Per sintetizzare quello che accadde nel 1966 a chi non c’era o non ricorda, giorni e giorni di piogge smisurate culminarono fra il 3 e il 4 novembre nello straripamento dell’Arno, l’esondazione di fogne e cisterne, l’invasione delle acque nelle strade e nelle piazze di Firenze, le tonnellate di fango contro i ponti e i palazzi, il danneggiamento o la distruzione di capolavori dell’arte pittorica e libraria, qualche decina di morti (il calcolo è stato per un certo tempo incerto). Tutto accaduto decine di altre volte, almeno da quel 1333 (il 4 novembre, anche allora) raccontato nella Cronica di Giovanni Villani, ma invece assolutamente inedito per la percezione e le reazioni che scatenò.
Per molti aspetti la distanza dall’oggi può sembrare enorme. A cominciare da un dato essenziale: non c’erano notizie. Non c’era nulla che potesse animare un circo mediatico affollato e tempestivo come quello cui siamo abituati (da quando? Forse dall’epica catastrofe individuale che ebbe luogo a Vermicino nel 1981). Non c’erano reti: un solo canale televisivo molto “nazionale”, niente radio locali (se non quelle ammirevoli dei radioamatori), i giornali appesantiti dal piombo, le linee telefoniche fragili e sottoutilizzate.
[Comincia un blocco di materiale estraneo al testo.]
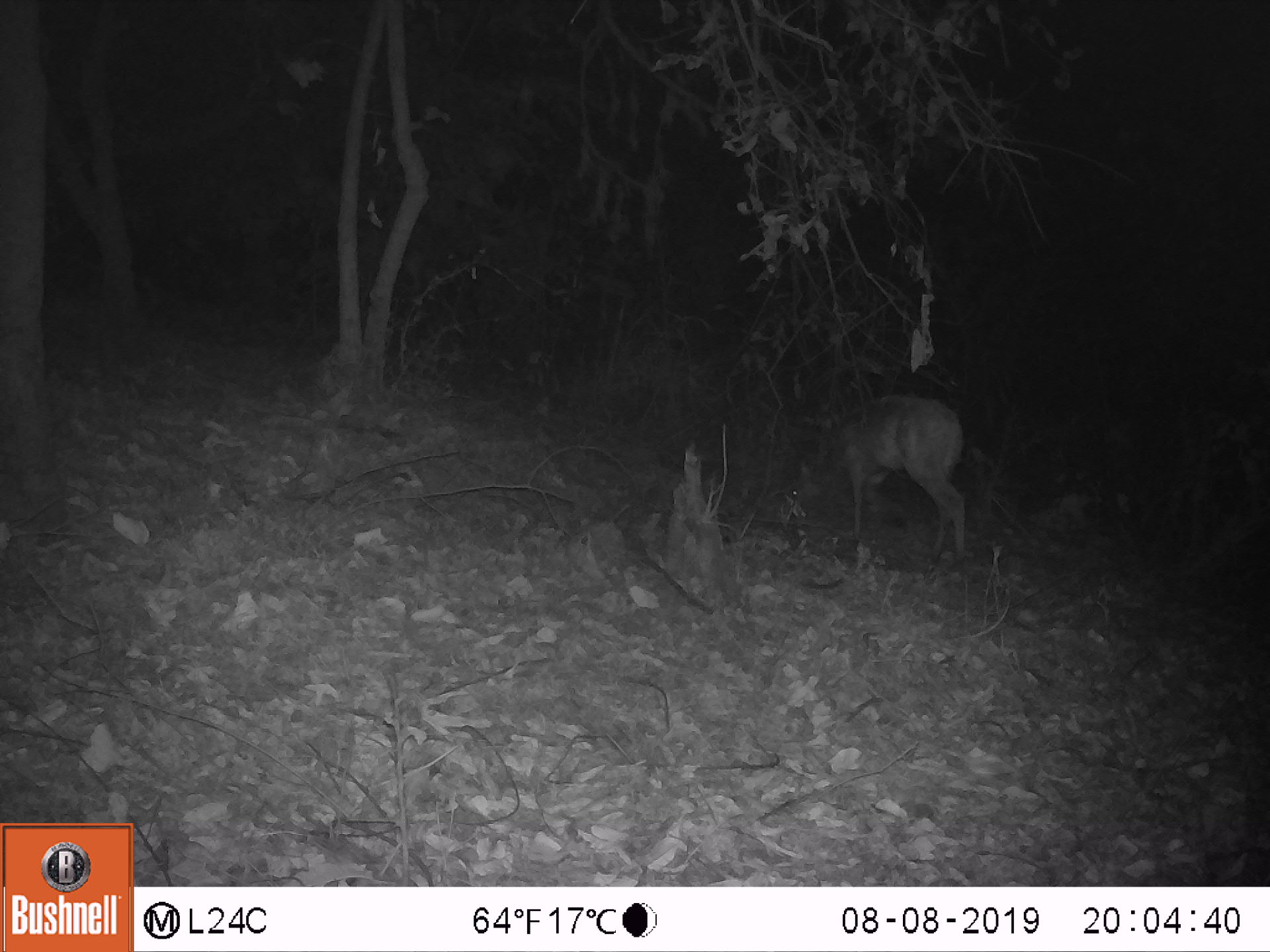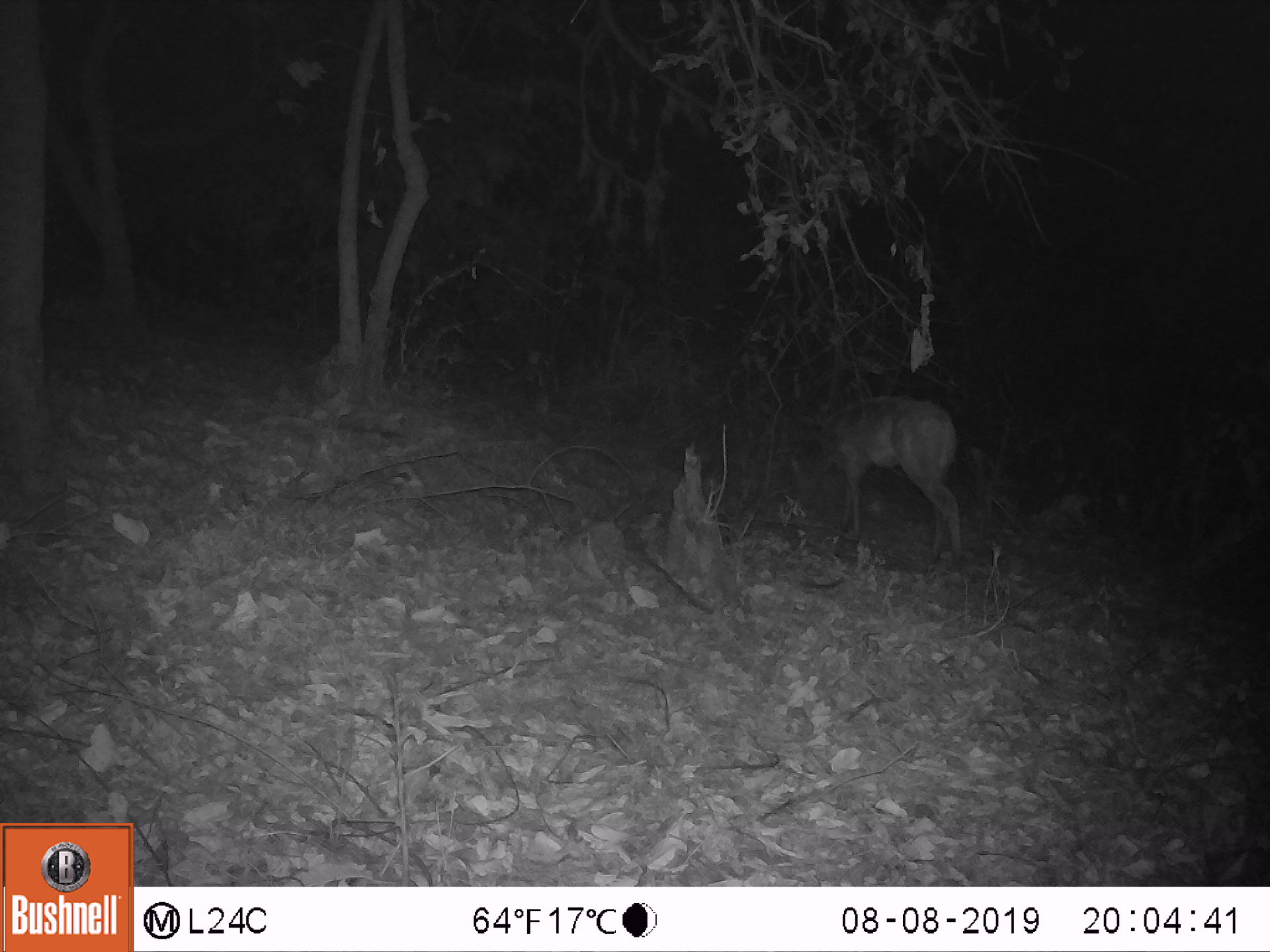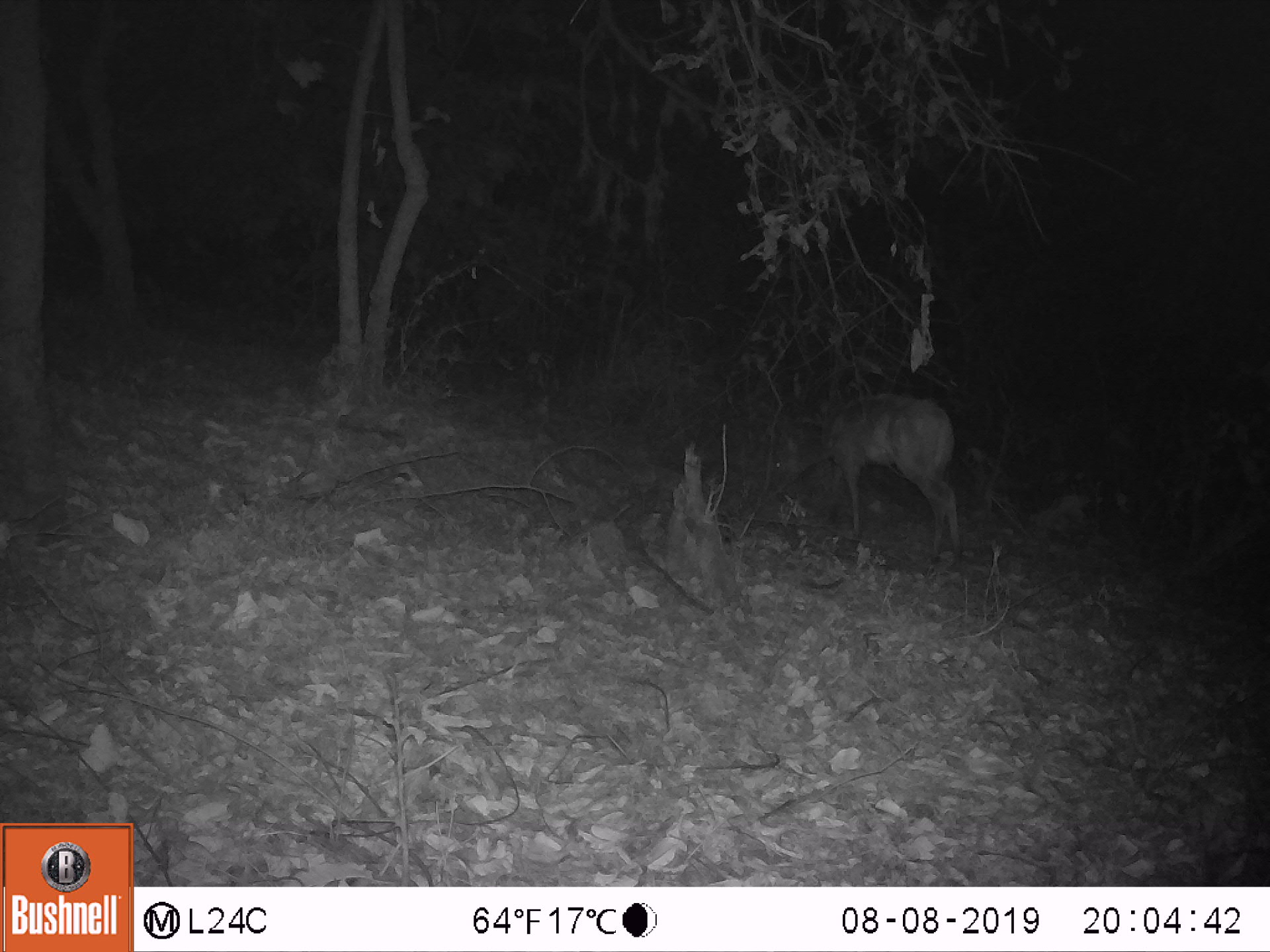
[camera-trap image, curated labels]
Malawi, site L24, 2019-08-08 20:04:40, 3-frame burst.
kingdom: Animalia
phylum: Chordata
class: Mammalia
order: Artiodactyla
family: Bovidae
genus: Tragelaphus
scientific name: Tragelaphus sylvaticus sylvaticus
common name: cape bushbuck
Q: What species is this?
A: Cape bushbuck (Tragelaphus sylvaticus sylvaticus).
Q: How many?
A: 1.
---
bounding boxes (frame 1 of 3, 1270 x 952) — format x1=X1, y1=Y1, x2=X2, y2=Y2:
cape bushbuck: x1=775, y1=388, x2=971, y2=563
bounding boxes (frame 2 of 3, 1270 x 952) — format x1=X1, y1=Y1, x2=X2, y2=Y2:
cape bushbuck: x1=782, y1=391, x2=969, y2=560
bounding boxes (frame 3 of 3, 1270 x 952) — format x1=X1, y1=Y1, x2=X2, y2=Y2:
cape bushbuck: x1=769, y1=392, x2=965, y2=548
A Firenze comincia la spettacolarizzazione delle catastrofi
Mancava anche qualcosa di più impalpabile e decisivo, una sensibilità particolare, un senso di attenzione e di condivisione: quando le notizie da Firenze cominciarono a uscire finirono relegate in fondo alla scaletta dei notiziari e solo a fatica, con il passare delle ore (praticamente quando le acque cominciavano già a defluire) conquistarono la parte alta delle prime pagine. Non basta l’arretratezza delle tecniche di comunicazione a spiegare questa apparente distrazione e naturalmente non si tratta di un caso di cinismo collettivo. Semplicemente, non eravamo abituati in tempo di pace a convivere con un senso collettivo di allarme e di partecipazione al lutto.
Ecco la prima cosa che comincia a Firenze nel 1966 e arriva fino ai nostri giorni: il riconoscere l’evento disastroso come qualcosa di comune. Che certamente contraddice la narrazione di un paese diventato da allora più indifferente e disumano. Ma solo in parte: perché a Firenze comincia anche la spettacolarizzazione delle catastrofi, è per la prima volta messa in campo – con i mezzi limitati che si è detto – una macchina dell’informazione che oggi, a pieno regime, genera quello cui stiamo assistendo, si tratti di eventi di cronaca, di costume, sportivi, perfino – a volte – politici.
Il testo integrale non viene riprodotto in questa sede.